Note: The .ipy notebook is not uploaded due to privacy issues.
238 layers, 2,585,077 parameters, 0 gradients, 6.3 GFLOPs
Class | Images | Instances | Box(P | R | mAP50 | mAP50-95) |
---|---|---|---|---|---|---|
all | 801 | 944 | 0.95 | 0.905 | 0.959 | 0.836 |
Green Light | 87 | 122 | 0.901 | 0.743 | 0.851 | 0.525 |
Red Light | 74 | 108 | 0.891 | 0.722 | 0.844 | 0.529 |
Speed Limit 100 | 52 | 52 | 0.95 | 0.942 | 0.989 | 0.889 |
Speed Limit 110 | 17 | 17 | 0.916 | 1 | 0.986 | 0.915 |
Speed Limit 120 | 60 | 60 | 1 | 0.943 | 0.995 | 0.908 |
Speed Limit 20 | 56 | 56 | 0.981 | 0.93 | 0.985 | 0.871 |
Speed Limit 30 | 71 | 74 | 0.963 | 0.959 | 0.984 | 0.924 |
Speed Limit 40 | 53 | 55 | 0.935 | 0.945 | 0.988 | 0.887 |
Speed Limit 50 | 68 | 71 | 0.973 | 0.915 | 0.98 | 0.886 |
Speed Limit 60 | 76 | 76 | 0.92 | 0.912 | 0.96 | 0.89 |
Speed Limit 70 | 78 | 78 | 0.987 | 0.962 | 0.981 | 0.9 |
Speed Limit 80 | 56 | 56 | 0.96 | 0.929 | 0.973 | 0.866 |
Speed Limit 90 | 38 | 38 | 0.954 | 0.789 | 0.924 | 0.784 |
Stop | 81 | 81 | 0.975 | 0.982 | 0.988 | 0.929 |
Parameter / Metric | Value |
---|---|
lr/pg0 | 2e-05 |
lr/pg1 | 2e-05 |
lr/pg2 | 2e-05 |
metrics/mAP50(B) | 0.95912 |
metrics/mAP50-95(B) | 0.83597 |
metrics/precision(B) | 0.95049 |
metrics/recall(B) | 0.90534 |
model/GFLOPs | 6.456 |
model/parameters | 2592765 |
model/speed_PyTorch(ms) | 3.062 |
train/box_loss | 0.47508 |
train/cls_loss | 0.33472 |
train/dfl_loss | 0.90102 |
val/box_loss | 0.55826 |
val/cls_loss | 0.34385 |
val/dfl_loss | 0.95067 |
- python 3.x
- opencv_contrib_python
- opencv_python
- ultralytics
-
Make a virtual environment using the following command:
python3 -m venv myenv
Replace
myenv
with the name you want for your virtual environment.
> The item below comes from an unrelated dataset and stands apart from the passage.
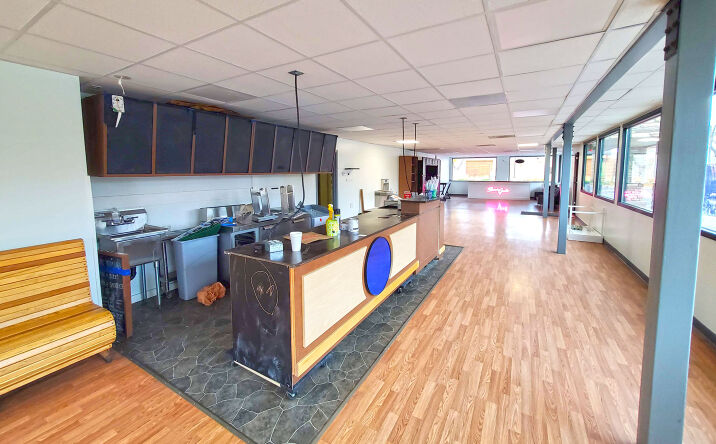 Pictures of Office, Restaurant, Special Purpose property located at 1252 S Hover St, Longmont, CO 80501 for sales - image #1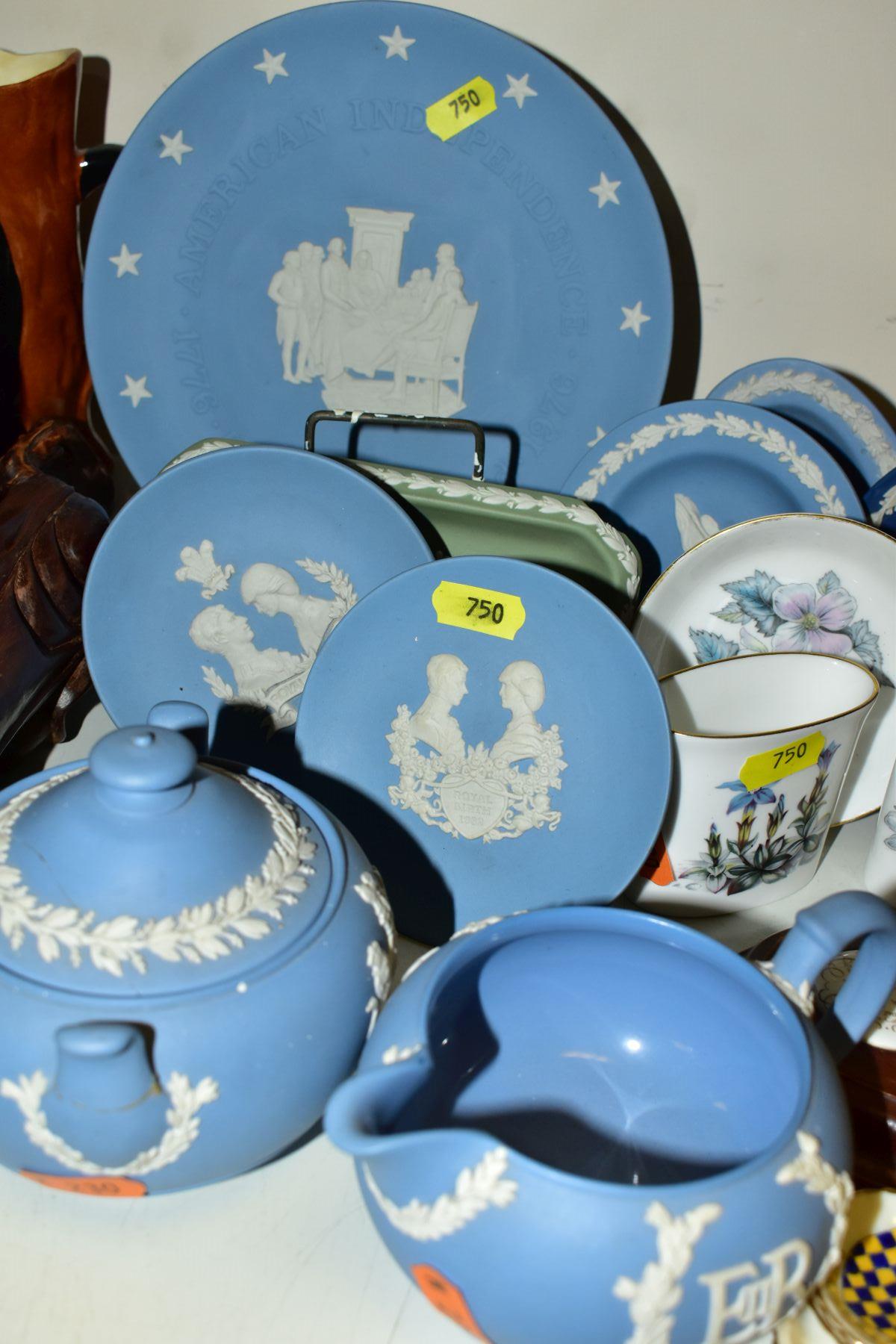 A SMALL QUANTITY OF COMMEMORATIVE WEDGEWOOD JASPER WARE, ROYAL WORCESTER TRINKET BOXES,ROYAL DOULTON - Bild 4 aus 6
This will create a folder named myenv in your current directory containing the virtual environment files. -
Activate the virtual environment:
source myenv/bin/activate
Remember to replace
myenv
with the actual name of the environment created in the previous step. -
Clone the repository:
git clone https://github.com/bhaskrr/traffic-sign-detection-using-yolov11.git
-
Navigate to the root directory of the project:
cd path/to/the/project
-
Install dependencies:
pip install -r requirements.txt
-
Run the scripts
-
To process images
python3 process_image.py
-
To process videos
python3 process_video.py
-
The model tends to perform better with images and is fairly accurate with videos in certain scenarios. So, to obtain better results with videos or real-time data, consider fine-tuning a deeper model available on ultralytics docs.
This project demonstrates how a fine-tuned YOLOv11 model can be used for traffic sign detection.
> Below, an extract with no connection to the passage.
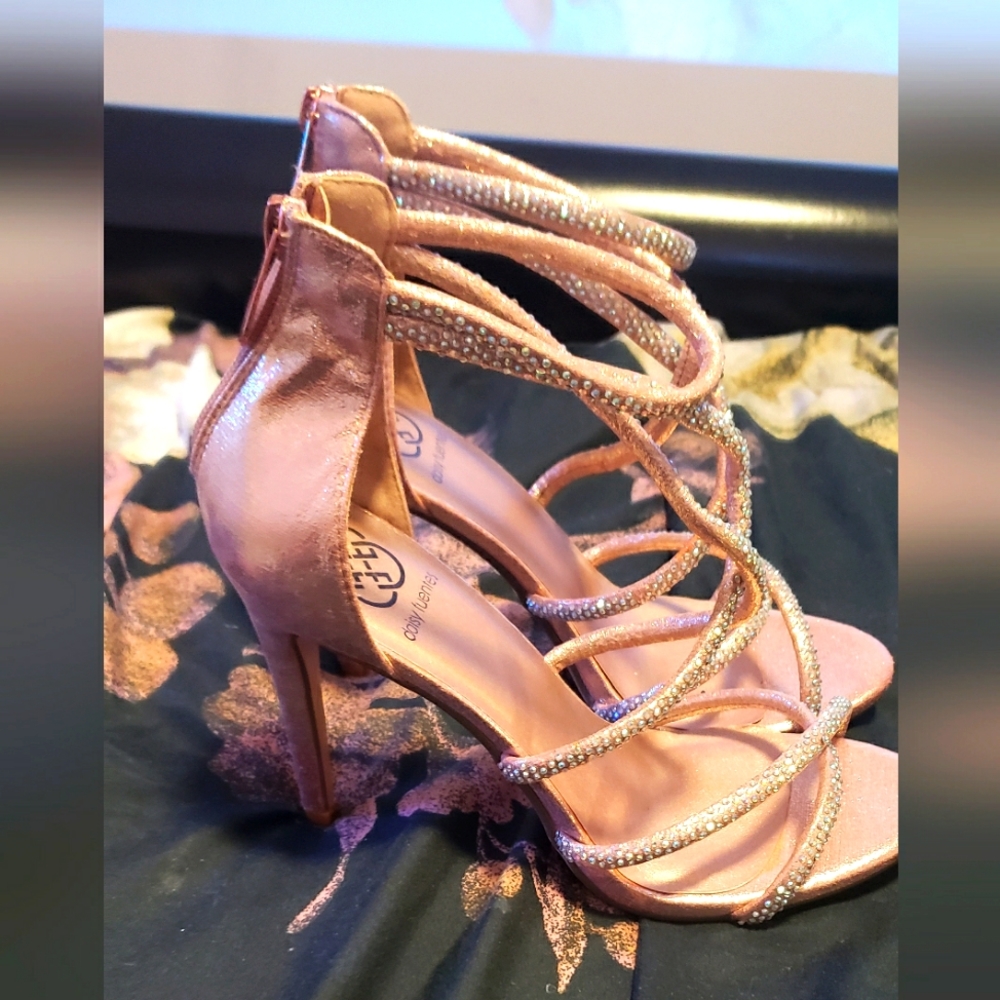 Size9 sliver high heels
Here are a few use cases for this project:
-
Autonomous Vehicle Navigation: The model can be used in self-driving car systems to recognize traffic signs accurately. This would enable autonomous vehicles to follow traffic rules and regulations, analyzing every sign whether it’s about speed limit or stop-and-go indications to navigate the roads safely.
-
Traffic Rule Compliance: This model can be used in driver assistance systems to ensure that drivers comply with all traffic rules. Alerts can be generated when drivers exceed the speed limit or don't stop at red lights, fostering safer roads.
-
Road Safety Training Programs: This model allows Driving schools and automotive companies to build simulations and education programs. These programs can guide new drivers in identifying and responding to different traffic signs, thus enhancing road safety knowledge.
-
Smart City Infrastructure: City authorities could use this model in connected CCTV or IoT infrastructure to track and monitor traffic compliance in real time, helping identify areas with frequent rule violations for potential improvement.
-
Road Network Analysis: Transportation engineering researchers can use this model to analyze how efficiently different sign classes are distributed and recognized around the city. This data can be instrumental in planning more efficient and safer road networks.
The media files used to test the model predictions are taken from pexels.com.